Budi Santoso Jajaki Pasar Ekspor Afrika Gantikan Kawasan Timur Tengah

Budi Santoso Jajaki Pasar Ekspor Afrika Gantikan Kawasan Timur Tengah
Foto: Ilustrasi Budi Santoso Jajaki Pasar Ekspor Afrika Gantikan Kawasan Timur Tengah.

Menteri Perdagangan Budi Santoso mulai melakukan penjajakan pasar ekspor baru di kawasan Afrika dan Asia pada Minggu (3/5/2026) sebagai langkah strategis pemerintah. Upaya ini ditempuh guna menggantikan posisi pasar Timur Tengah yang saat ini tengah menghadapi ketidakpastian akibat konflik geopolitik berkepanjangan.

Langkah diversifikasi pasar tersebut dikonfirmasi langsung oleh Budi Santoso saat ditemui di Kantor Kementerian Perdagangan, Jakarta, dilansir dari Detik Finance.
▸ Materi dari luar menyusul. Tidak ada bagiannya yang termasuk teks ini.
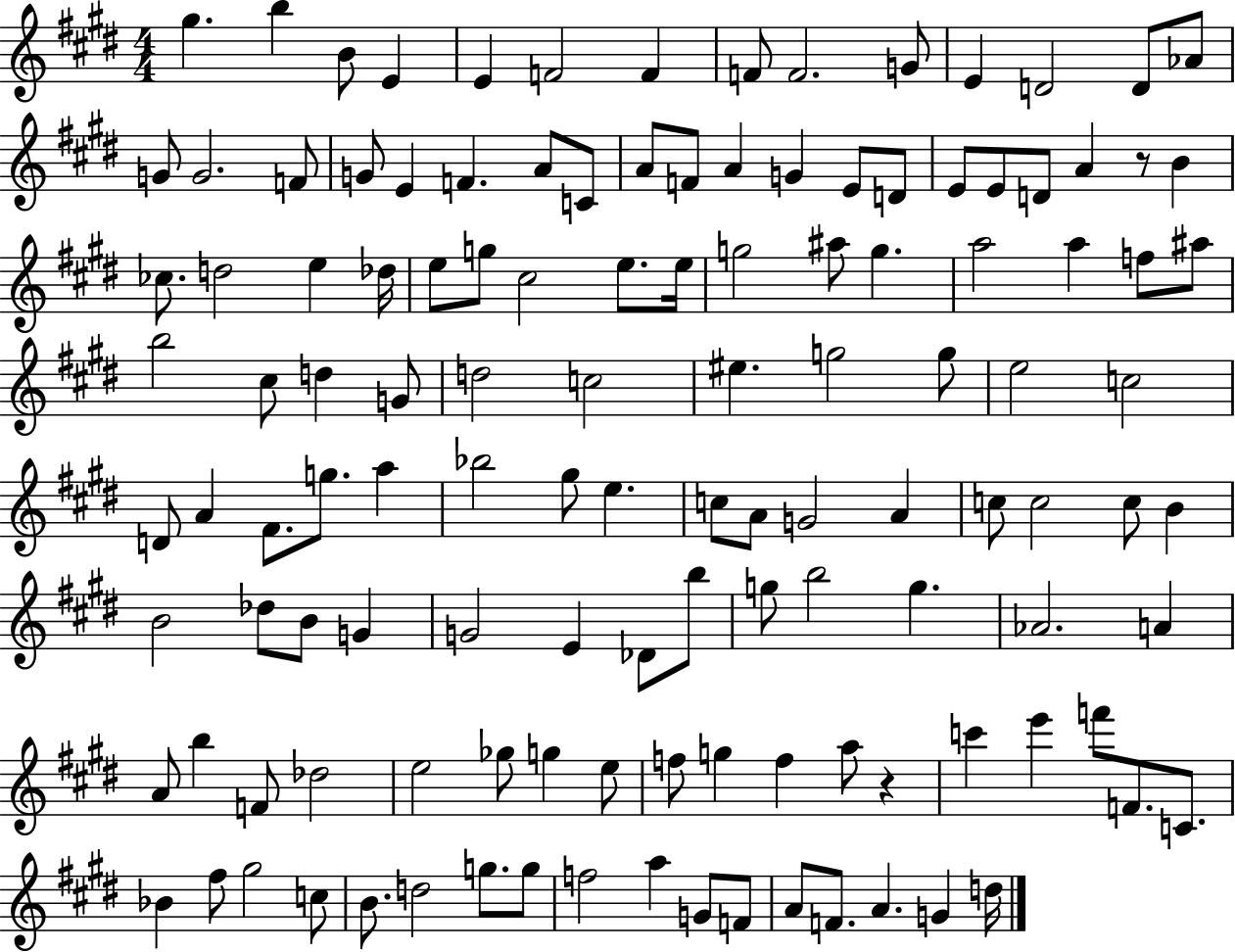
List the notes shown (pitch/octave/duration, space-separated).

G#5/q. B5/q B4/e E4/q E4/q F4/h F4/q F4/e F4/h. G4/e E4/q D4/h D4/e Ab4/e G4/e G4/h. F4/e G4/e E4/q F4/q. A4/e C4/e A4/e F4/e A4/q G4/q E4/e D4/e E4/e E4/e D4/e A4/q R/e B4/q CES5/e. D5/h E5/q Db5/s E5/e G5/e C#5/h E5/e. E5/s G5/h A#5/e G5/q. A5/h A5/q F5/e A#5/e B5/h C#5/e D5/q G4/e D5/h C5/h EIS5/q. G5/h G5/e E5/h C5/h D4/e A4/q F#4/e. G5/e. A5/q Bb5/h G#5/e E5/q. C5/e A4/e G4/h A4/q C5/e C5/h C5/e B4/q B4/h Db5/e B4/e G4/q G4/h E4/q Db4/e B5/e G5/e B5/h G5/q. Ab4/h. A4/q A4/e B5/q F4/e Db5/h E5/h Gb5/e G5/q E5/e F5/e G5/q F5/q A5/e R/q C6/q E6/q F6/e F4/e. C4/e. Bb4/q F#5/e G#5/h C5/e B4/e. D5/h G5/e. G5/e F5/h A5/q G4/e F4/e A4/e F4/e. A4/q. G4/q D5/s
Pemerintah menilai pergeseran fokus ke wilayah Asia dan Afrika sangat diperlukan agar kinerja perdagangan luar negeri Indonesia tetap terjaga di tengah krisis.

"Nah kita mencoba menjajaknya di Afrika kemudian di Asia untuk menggantikan pasar di Timur Tengah" ujar Budi Santoso, Menteri Perdagangan.
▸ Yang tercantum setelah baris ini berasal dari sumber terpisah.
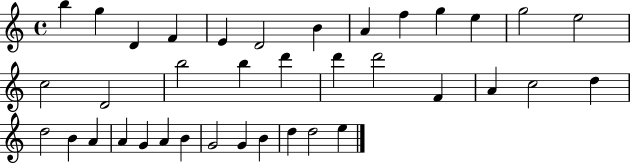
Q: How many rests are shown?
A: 0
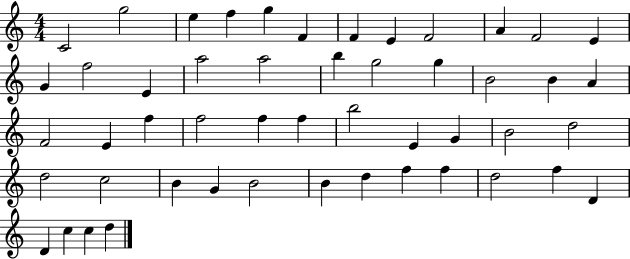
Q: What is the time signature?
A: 4/4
Penegasan mengenai kemudahan mencari pasar baru juga disampaikan oleh Mendag guna menepis keraguan publik. Ia meyakini bahwa dinamika krisis global justru sering kali menciptakan celah bagi produk-produk Indonesia untuk mengisi kekosongan pasokan di negara-negara tertentu.

"Tetapi pengalaman tahun lalu seperti waktu COVID itu kalau terjadi krisis termasuk krisis geopolitik, itu biasanya pasar-pasar baru terbuka. Karena ada kan negara-negara tentu yang pasokannya berhenti. Nah kita kesempatan masuk" kata Budi Santoso, Menteri Perdagangan.

Meskipun sedang melakukan penjajakan pasar baru, pertumbuhan ekspor nasional pada awal tahun 2026 dilaporkan masih berada pada jalur positif. Berdasarkan data periode Januari hingga Februari 2026, tercatat adanya kenaikan nilai ekspor sebesar 2,19 persen dibandingkan periode sebelumnya.

Kondisi neraca perdagangan dengan wilayah Timur Tengah pun diklaim masih menunjukkan performa yang baik dengan status surplus. Hal ini memberikan optimisme bagi pemerintah bahwa pertumbuhan akan terus berlanjut meski terdapat tekanan keamanan di wilayah tersebut.

"Timur Tengah, itu Januari, Februari kita masih surplus non-migasnya surplus US$ 641 juta. Jadi masih positif yang benar-benar nanti bulan Maret dan seterusnya tetap tumbuh" ujar Budi Santoso, Menteri Perdagangan.